Генри Слезар - Потерянная собака
Когда Джордж вошел, в кабинете царил полумрак. Фролич сидел на краешке стола, поигрывая металлической авторучкой. Джулия по-прежнему располагалась на том же стульчике: плечи опущены, руки безвольно сложены на коленях. Ее большие глаза были закрыты.
— Она уже…
— О! да, — ответил доктор. — Ваша жена очень хороший пациент. Нам понадобилось не более десяти минут. А сейчас я вас попрошу сесть в другом конце комнаты и сидеть тихо, пока я буду задавать вопросы.
Джордж занял место в противоположном углу рядом со шкафом, заполненным книгами. Врач наклонился к своей больной.

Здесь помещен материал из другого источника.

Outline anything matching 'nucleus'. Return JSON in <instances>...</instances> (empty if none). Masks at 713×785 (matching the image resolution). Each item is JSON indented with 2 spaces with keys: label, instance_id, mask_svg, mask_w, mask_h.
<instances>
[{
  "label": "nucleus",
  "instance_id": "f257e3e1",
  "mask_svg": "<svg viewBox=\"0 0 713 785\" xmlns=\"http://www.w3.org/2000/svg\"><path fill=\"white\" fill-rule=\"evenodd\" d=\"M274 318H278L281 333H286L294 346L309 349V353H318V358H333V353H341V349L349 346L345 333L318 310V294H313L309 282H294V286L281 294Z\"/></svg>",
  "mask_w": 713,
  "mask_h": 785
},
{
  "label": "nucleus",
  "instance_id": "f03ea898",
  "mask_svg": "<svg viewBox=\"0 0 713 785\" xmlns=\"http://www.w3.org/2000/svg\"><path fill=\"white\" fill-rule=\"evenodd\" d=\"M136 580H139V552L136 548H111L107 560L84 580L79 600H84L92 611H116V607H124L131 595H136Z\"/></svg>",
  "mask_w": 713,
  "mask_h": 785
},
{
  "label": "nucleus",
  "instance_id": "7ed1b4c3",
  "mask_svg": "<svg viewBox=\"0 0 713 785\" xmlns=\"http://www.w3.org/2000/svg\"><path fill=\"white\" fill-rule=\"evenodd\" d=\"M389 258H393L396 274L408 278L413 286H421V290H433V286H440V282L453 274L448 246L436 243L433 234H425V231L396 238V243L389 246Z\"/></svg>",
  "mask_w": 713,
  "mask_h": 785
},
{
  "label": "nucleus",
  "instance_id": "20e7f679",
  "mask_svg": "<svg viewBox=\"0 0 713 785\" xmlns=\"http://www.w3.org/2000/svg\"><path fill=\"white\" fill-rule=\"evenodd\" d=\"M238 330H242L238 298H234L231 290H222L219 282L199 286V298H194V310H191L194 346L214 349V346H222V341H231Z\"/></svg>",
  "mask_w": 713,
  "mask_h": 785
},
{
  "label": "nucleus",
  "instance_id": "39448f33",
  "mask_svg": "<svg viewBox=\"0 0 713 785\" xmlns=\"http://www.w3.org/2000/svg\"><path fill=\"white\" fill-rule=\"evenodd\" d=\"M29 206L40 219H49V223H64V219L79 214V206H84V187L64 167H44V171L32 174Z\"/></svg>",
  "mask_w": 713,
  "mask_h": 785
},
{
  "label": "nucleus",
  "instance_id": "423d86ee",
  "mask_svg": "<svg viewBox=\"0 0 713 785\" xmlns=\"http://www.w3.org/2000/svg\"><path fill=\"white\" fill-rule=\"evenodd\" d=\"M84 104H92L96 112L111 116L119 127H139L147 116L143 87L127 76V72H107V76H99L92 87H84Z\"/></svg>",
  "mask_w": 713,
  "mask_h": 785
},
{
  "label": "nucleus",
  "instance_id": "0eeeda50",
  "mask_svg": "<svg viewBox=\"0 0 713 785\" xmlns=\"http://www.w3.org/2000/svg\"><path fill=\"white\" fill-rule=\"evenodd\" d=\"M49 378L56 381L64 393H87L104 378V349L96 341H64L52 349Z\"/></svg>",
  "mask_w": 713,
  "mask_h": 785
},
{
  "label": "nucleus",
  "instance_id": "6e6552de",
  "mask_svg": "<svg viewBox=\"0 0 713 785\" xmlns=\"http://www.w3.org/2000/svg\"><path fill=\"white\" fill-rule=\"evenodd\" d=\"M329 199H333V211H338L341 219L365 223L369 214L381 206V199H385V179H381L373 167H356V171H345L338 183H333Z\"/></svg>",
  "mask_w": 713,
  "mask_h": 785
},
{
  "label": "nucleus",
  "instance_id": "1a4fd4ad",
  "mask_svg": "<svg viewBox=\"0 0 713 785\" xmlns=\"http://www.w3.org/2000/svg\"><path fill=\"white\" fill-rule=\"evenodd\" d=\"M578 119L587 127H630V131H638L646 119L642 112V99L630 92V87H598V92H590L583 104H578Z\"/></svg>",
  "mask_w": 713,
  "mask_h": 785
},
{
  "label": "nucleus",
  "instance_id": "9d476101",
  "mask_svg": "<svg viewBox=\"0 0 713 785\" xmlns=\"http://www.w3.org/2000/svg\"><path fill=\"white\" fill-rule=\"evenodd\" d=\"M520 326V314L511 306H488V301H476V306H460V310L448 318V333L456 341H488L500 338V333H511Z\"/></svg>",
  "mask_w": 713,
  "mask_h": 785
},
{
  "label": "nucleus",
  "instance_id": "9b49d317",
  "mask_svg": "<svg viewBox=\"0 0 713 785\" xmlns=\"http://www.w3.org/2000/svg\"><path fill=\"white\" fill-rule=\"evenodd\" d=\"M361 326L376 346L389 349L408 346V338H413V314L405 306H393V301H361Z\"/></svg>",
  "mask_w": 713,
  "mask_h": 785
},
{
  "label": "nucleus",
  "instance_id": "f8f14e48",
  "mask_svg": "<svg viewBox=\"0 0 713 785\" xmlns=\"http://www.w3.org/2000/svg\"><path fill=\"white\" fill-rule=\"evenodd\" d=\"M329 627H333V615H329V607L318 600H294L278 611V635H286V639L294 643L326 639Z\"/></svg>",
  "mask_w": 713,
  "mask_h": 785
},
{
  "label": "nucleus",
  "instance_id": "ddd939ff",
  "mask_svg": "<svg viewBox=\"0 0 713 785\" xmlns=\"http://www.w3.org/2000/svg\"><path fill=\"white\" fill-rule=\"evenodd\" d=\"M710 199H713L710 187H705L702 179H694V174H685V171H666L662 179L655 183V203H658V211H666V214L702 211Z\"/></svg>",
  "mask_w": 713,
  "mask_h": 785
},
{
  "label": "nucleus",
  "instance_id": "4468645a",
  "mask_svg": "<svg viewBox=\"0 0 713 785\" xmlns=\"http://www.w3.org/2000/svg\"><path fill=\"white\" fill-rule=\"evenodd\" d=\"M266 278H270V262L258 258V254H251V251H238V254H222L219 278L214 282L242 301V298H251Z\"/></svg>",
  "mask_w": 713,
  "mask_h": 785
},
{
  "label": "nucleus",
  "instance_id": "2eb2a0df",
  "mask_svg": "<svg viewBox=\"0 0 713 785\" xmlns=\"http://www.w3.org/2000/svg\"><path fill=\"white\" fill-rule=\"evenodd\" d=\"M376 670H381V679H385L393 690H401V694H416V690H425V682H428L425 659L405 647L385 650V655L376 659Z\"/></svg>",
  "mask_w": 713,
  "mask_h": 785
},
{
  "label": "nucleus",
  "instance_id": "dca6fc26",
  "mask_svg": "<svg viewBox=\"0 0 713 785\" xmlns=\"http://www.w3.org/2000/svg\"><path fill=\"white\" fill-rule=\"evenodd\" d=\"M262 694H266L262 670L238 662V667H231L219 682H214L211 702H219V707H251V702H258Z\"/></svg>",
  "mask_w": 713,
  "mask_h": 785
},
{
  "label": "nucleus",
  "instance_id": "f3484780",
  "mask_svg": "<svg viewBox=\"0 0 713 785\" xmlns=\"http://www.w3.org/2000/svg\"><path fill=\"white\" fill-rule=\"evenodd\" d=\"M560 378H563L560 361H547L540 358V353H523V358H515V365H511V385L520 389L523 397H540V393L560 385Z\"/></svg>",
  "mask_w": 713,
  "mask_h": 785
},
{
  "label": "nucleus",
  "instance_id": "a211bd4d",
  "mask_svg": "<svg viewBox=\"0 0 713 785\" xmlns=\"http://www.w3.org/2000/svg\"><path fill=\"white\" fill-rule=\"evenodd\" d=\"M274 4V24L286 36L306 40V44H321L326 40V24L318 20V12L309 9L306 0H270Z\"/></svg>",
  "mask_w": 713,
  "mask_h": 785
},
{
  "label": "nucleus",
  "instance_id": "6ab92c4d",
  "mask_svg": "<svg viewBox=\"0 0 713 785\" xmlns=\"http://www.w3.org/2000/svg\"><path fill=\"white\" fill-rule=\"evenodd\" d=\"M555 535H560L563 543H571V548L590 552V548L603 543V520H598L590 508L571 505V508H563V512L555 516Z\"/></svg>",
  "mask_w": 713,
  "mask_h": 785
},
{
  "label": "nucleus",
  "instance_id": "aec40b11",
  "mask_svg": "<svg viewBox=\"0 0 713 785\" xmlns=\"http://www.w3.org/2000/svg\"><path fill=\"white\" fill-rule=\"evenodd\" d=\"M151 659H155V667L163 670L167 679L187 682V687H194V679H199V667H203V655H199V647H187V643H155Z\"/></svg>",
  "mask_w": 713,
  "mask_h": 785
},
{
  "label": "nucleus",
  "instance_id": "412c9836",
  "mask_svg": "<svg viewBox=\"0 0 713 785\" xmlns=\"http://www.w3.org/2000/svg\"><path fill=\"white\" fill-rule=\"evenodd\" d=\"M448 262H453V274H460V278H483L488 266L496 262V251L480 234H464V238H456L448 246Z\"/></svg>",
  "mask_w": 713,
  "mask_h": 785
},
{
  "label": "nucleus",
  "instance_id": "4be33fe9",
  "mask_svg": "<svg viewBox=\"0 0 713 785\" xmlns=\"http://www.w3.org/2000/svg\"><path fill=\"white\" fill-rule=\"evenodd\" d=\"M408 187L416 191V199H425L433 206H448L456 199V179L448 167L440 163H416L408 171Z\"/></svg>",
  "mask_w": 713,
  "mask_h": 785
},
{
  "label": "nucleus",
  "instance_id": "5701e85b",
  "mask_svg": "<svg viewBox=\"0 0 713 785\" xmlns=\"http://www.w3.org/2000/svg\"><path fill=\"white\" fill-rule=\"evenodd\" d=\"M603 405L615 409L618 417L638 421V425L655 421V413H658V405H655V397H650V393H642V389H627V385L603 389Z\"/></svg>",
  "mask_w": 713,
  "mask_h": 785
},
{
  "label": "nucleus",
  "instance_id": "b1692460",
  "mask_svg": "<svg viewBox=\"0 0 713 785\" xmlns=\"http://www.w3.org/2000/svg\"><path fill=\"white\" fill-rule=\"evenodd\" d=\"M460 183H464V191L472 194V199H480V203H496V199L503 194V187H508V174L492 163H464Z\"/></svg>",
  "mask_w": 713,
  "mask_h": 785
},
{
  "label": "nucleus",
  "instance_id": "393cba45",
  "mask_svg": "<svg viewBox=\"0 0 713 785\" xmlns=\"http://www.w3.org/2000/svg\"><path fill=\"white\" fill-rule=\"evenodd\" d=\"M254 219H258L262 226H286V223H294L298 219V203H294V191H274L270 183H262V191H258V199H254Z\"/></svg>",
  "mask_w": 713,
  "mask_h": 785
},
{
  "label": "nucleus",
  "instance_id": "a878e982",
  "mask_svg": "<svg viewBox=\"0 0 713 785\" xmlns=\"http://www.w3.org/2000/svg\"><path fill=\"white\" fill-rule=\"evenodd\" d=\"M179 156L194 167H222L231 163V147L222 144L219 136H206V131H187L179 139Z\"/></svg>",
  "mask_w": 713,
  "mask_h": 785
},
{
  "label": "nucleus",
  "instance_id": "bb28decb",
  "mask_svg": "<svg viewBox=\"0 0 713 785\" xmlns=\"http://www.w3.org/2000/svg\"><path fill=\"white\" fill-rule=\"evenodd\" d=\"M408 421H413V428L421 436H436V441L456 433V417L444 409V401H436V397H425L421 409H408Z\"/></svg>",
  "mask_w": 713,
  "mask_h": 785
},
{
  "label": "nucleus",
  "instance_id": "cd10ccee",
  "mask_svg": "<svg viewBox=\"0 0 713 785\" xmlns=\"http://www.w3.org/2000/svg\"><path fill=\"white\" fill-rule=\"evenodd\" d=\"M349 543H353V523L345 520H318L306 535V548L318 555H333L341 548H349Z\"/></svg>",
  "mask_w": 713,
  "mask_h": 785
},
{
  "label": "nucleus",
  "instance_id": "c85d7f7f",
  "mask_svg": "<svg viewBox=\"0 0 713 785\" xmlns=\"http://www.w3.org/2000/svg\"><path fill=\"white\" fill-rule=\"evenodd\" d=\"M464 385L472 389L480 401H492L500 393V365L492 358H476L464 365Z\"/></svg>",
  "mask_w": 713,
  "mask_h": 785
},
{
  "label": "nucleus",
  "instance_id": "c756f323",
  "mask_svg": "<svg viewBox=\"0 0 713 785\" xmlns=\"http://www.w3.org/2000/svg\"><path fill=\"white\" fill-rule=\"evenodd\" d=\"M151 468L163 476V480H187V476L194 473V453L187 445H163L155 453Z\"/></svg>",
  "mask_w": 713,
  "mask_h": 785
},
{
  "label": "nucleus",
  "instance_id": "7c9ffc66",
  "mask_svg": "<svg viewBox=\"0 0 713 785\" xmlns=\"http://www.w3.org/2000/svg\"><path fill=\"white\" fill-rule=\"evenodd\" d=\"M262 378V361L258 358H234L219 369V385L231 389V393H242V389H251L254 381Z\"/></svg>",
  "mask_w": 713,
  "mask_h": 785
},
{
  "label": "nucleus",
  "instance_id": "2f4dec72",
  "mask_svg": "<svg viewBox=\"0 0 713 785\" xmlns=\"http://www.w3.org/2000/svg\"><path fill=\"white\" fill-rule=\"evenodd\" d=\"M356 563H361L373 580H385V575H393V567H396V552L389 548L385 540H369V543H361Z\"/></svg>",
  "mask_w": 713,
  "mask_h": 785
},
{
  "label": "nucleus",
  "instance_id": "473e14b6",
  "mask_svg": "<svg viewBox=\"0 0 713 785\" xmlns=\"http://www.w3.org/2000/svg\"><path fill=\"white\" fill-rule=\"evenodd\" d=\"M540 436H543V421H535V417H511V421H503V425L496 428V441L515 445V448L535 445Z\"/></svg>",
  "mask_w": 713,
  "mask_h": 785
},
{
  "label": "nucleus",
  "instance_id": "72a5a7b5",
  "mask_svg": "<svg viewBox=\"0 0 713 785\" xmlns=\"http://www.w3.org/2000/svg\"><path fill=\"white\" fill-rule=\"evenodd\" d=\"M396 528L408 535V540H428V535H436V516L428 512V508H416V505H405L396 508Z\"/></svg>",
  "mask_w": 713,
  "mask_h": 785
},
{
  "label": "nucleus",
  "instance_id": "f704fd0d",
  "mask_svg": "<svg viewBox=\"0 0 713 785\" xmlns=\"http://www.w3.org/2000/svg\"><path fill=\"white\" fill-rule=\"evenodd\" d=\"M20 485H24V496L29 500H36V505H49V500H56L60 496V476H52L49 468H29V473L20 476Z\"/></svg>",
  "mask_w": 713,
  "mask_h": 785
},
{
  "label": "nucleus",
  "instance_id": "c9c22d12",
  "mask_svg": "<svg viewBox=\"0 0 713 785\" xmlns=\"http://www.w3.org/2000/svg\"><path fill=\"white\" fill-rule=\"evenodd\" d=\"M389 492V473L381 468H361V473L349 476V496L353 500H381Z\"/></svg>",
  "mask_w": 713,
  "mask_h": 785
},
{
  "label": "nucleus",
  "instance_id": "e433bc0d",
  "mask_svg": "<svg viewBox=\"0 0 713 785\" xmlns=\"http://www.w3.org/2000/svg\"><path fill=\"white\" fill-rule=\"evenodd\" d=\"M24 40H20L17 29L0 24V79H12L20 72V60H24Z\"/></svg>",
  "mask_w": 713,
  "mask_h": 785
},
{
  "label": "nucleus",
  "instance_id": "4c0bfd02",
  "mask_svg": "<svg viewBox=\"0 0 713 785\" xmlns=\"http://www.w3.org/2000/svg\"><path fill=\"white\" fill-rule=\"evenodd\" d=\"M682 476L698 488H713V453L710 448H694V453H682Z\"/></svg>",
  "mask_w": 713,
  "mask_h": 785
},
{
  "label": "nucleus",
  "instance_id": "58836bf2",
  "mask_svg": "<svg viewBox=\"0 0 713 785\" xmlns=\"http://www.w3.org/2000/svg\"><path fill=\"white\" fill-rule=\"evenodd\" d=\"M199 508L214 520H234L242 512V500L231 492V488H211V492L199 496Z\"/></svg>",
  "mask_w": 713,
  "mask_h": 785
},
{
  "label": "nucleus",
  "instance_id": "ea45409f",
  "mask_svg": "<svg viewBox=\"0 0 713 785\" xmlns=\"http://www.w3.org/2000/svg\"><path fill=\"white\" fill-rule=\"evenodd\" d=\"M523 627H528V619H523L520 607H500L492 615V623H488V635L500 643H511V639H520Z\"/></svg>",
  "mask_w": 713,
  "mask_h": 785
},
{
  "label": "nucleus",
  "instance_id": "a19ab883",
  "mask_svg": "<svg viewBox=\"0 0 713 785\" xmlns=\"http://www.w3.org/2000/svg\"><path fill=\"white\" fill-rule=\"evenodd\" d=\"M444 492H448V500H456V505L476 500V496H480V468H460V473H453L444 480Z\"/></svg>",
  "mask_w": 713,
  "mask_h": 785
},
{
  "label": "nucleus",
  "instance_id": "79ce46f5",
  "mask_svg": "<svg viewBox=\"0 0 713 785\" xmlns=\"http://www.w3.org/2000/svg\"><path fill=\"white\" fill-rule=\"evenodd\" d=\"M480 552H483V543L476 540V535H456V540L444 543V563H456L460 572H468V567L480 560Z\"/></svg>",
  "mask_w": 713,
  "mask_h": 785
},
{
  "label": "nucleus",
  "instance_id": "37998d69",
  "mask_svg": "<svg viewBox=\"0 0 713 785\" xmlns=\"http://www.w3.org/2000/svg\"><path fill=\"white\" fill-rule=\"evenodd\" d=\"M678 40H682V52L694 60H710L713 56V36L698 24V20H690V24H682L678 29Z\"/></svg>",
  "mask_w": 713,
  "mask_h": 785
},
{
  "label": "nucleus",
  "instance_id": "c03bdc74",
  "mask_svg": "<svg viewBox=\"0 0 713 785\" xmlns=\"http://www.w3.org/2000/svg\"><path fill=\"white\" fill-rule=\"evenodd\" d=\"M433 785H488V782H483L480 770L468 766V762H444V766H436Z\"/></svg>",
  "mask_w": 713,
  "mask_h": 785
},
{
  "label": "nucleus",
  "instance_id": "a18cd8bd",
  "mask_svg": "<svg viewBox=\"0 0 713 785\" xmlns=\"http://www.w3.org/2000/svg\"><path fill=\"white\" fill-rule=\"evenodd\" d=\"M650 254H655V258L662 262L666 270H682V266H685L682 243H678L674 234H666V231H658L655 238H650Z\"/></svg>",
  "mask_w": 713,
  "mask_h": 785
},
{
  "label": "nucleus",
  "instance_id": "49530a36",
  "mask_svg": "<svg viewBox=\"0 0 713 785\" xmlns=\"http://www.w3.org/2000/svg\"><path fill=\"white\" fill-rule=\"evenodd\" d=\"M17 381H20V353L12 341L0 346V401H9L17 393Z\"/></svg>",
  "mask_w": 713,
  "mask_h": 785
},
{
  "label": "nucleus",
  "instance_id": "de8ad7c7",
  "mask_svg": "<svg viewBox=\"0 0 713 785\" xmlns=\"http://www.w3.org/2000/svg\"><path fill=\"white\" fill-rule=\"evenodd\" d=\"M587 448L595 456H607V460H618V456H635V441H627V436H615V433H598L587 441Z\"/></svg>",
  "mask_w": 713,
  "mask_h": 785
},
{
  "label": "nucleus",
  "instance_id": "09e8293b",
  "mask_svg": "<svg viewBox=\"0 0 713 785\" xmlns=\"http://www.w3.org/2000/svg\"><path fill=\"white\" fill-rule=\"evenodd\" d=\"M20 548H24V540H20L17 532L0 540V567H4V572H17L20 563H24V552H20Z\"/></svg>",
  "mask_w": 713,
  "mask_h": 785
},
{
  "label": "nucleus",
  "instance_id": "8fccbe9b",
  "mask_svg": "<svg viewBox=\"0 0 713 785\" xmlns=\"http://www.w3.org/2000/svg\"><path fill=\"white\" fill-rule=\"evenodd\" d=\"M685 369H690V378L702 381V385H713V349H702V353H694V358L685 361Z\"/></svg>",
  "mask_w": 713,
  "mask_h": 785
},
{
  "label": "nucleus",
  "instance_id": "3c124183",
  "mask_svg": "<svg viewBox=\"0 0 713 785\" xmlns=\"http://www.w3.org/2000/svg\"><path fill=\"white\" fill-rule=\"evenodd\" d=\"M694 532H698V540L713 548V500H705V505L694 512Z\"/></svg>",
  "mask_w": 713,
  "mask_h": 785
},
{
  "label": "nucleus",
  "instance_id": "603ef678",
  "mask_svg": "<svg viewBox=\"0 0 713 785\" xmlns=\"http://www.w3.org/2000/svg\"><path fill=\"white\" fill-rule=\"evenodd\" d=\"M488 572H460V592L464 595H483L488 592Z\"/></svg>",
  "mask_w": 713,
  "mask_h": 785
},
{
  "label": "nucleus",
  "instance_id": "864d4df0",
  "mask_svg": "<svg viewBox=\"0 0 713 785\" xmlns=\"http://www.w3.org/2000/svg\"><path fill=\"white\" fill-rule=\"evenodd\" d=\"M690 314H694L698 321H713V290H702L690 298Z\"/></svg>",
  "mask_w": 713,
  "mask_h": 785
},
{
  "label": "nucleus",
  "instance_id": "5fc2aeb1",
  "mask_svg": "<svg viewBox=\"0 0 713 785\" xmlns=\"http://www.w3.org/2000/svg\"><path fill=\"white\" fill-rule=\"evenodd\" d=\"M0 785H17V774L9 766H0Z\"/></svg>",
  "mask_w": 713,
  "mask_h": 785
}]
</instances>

— Теперь вы можете открыть глаза, Джулия.
Она открыла их. Ее взгляд не был остановившимся, но в нем не читалось никакого интереса. Джордж с трудом сглотнул слюну.
— Знаете ли вы, Джулия, какой сегодня день?
— Да, среда.
— Нет, вы ошибаетесь, сегодня пятница, Джулия. Верно?
— Да, пятница.
— Нет, Джулия, сегодня не пятница. Теперь вы знаете, какой сегодня день?
Джулия колебалась, шевеля губами.
Врач глянул в сторону ее мужа:
— Я это делаю нарочно. Хочу сбить у нее представление о времени.
Он продолжал задавать свои вопросы до тех пор, пока она не подтвердила, что не знает ни месяца, ни года.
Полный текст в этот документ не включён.